## Problem requirements
The expected result is an exact restatement of the data, free of pictures.

Segment Start: Supplied material

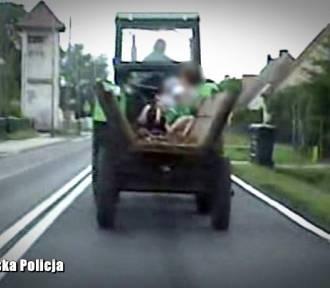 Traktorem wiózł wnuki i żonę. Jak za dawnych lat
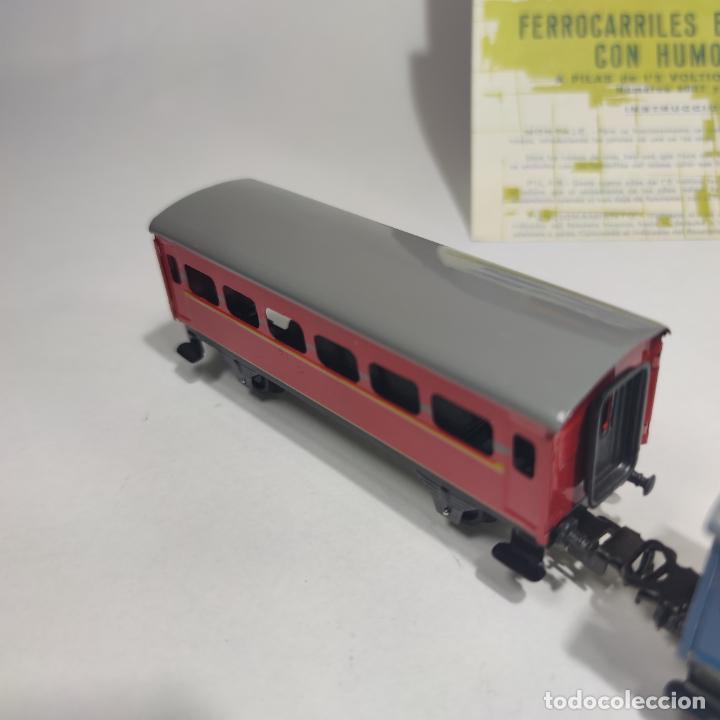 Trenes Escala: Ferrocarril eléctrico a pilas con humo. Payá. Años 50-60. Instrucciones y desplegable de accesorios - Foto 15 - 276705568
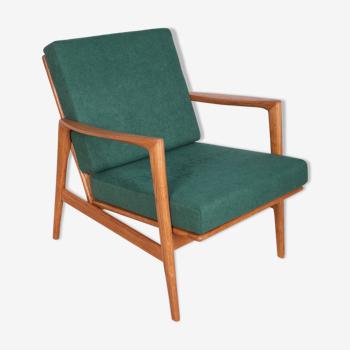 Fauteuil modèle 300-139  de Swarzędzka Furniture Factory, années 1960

Segment End: Supplied material

## Completed task
 Traktorem wiózł wnuki i żonę. Jak za dawnych lat
 Trenes Escala: Ferrocarril eléctrico a pilas con humo. Payá. Años 50-60. Instrucciones y desplegable de accesorios - Foto 15 - 276705568
 Fauteuil modèle 300-139  de Swarzędzka Furniture Factory, années 1960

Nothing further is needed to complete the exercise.